BTW @mbekhta it seems this code will retry forever: hibernate-search/mapper/orm-outbox-polling/src/main/java/org/hibernate/search/mapper/orm/outboxpolling/event/impl/OutboxPollingEventProcessor.java at 97841fb3a907d88ef738c206385a9b625217b75f · hibernate/hibernate-search · GitHub
We might want to add an upper limit to the number of iteration OR the time spent in that loop, after which we give up, log an error and assume the events will get processed a second time later (which only hurts performance, not consistency)…

It seems that Hibernate Search agents don’t work correctly with PgPool-II and master-slave PostgreSQL architecture.

I confirm Hibernate Search’s outbox-polling agents require write access to the database, if that’s what you mean.

When using PgPool-II, how do you handle this problem in “normal” sessions? E.g. when you start a transaction, run a few select queries, then an insert/update/delete query, how do you make sure the connection you’re using provides write access?

I wasn’t aware of this specific issue. In normal sessions, it’s possible that Hibernate or Spring Boot might handle this scenario, or perhaps PgPool-II has some mechanism to identify the required connection type.

However, I’ve observed a related issue. When the agent is running, the TPS (transactions per second) is around 40-50. But when the agent stops, the TPS increases significantly to 500. This suggests that the agent might be silently retrying operations multiple times in the background.
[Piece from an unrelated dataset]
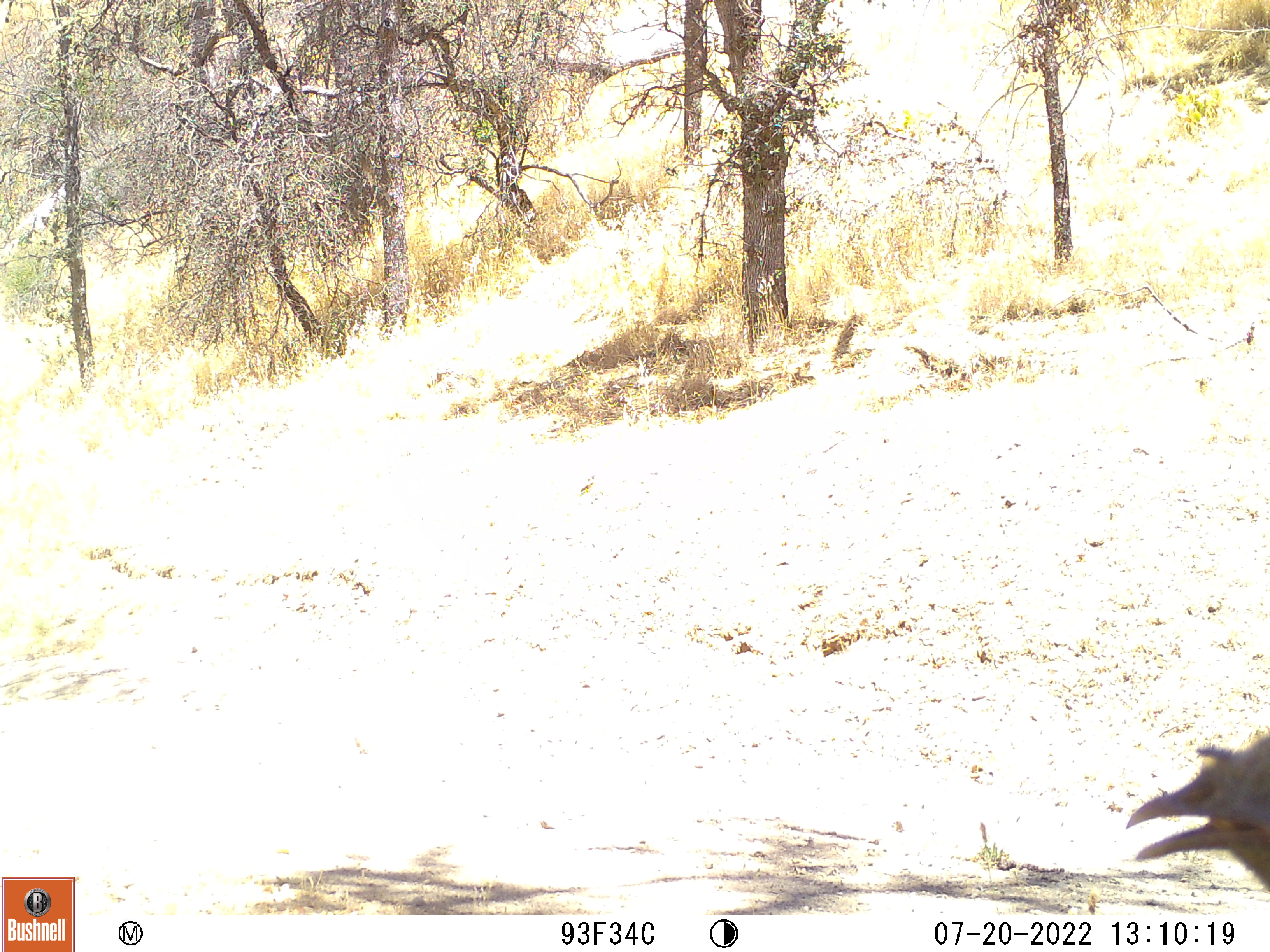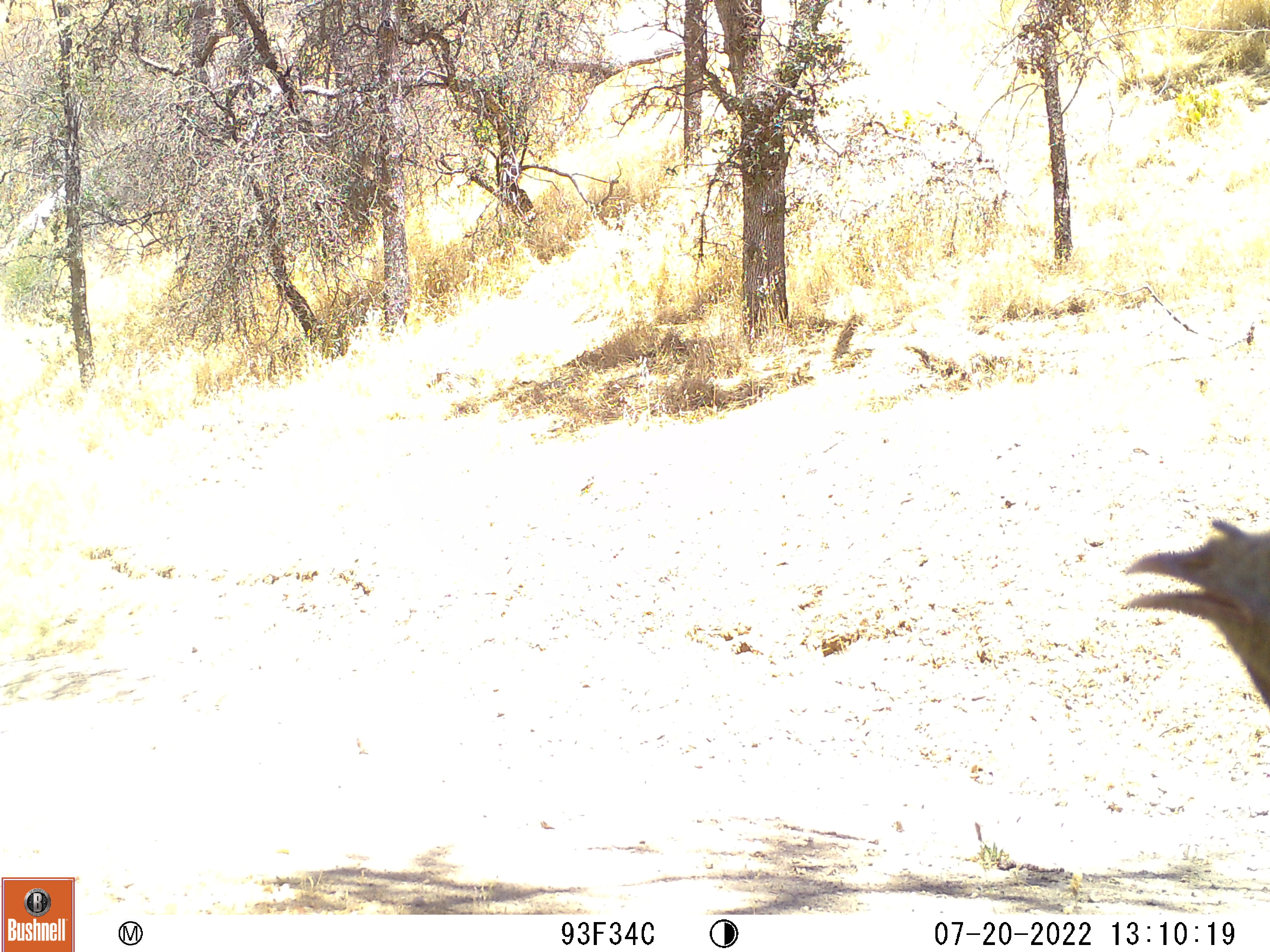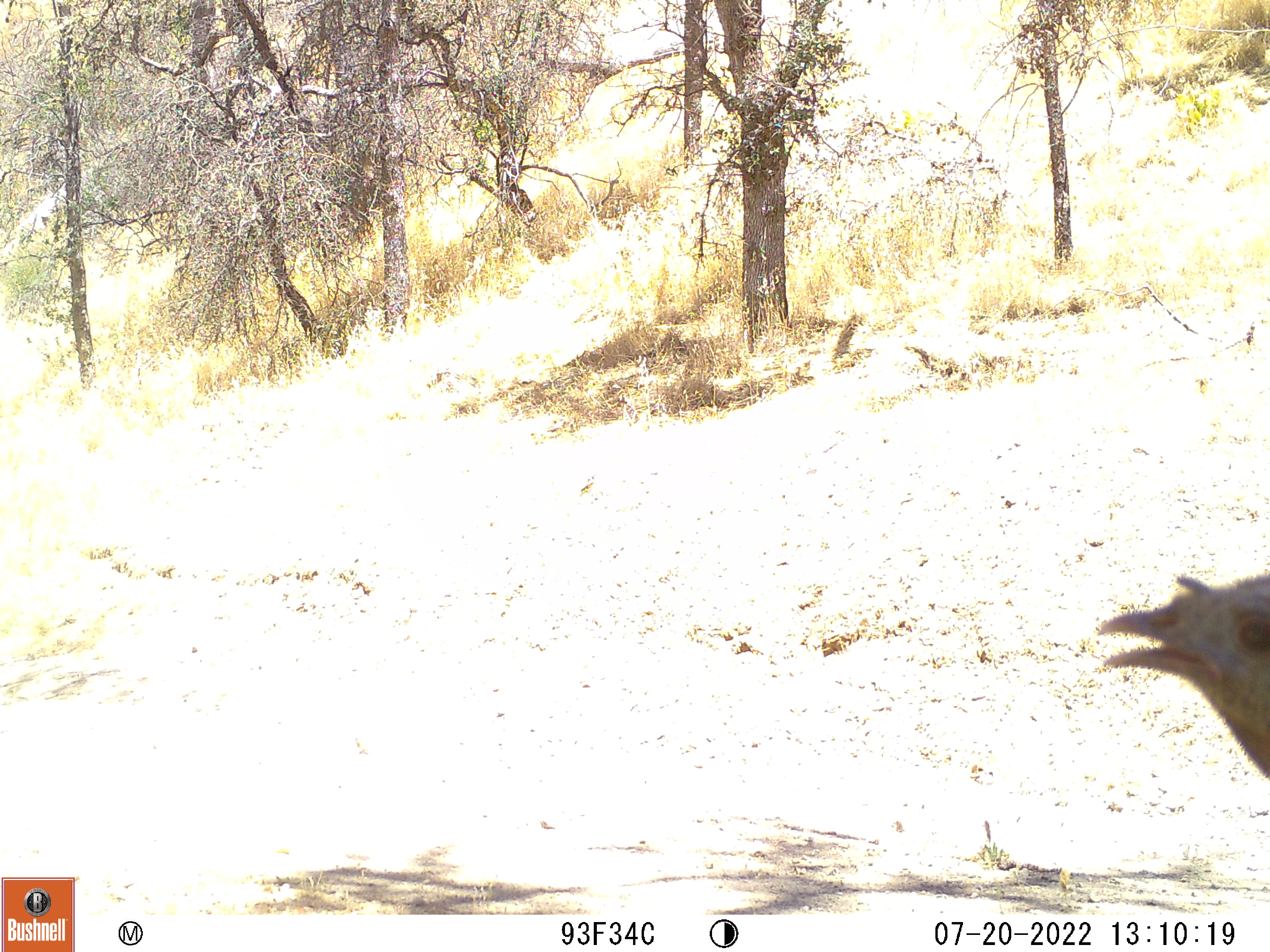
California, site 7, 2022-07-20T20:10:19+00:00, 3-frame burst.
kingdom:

We don’t see any exceptions because the retries are handled in the background without raising errors.

If the vast majority of connections are not providing write access, I could see the agents opening connections, starting transactions, locking on tables, failing and retrying – thereby causing a severe hit to the overall system performance.
However, I’d at least expect something in the logs to tell you the connections are incorrectly set up.

IMO there are two things here:

  • if connections are not providing write access, we should log the corresponding errors, to make this easier to debug.
  • if the “transaction per second” hit you’re seeing happens even when connections are correctly providing write access, we should investigate this as a performance bug.

That being said, once again, we’d need logs with the TRACE category enabled for org.hibernate in order to be any help at all.

Of course if you could provide a working reproducer (e.g. one that can easily be set up locally with docker-compose), we could be even more useful and try to figure out a patch.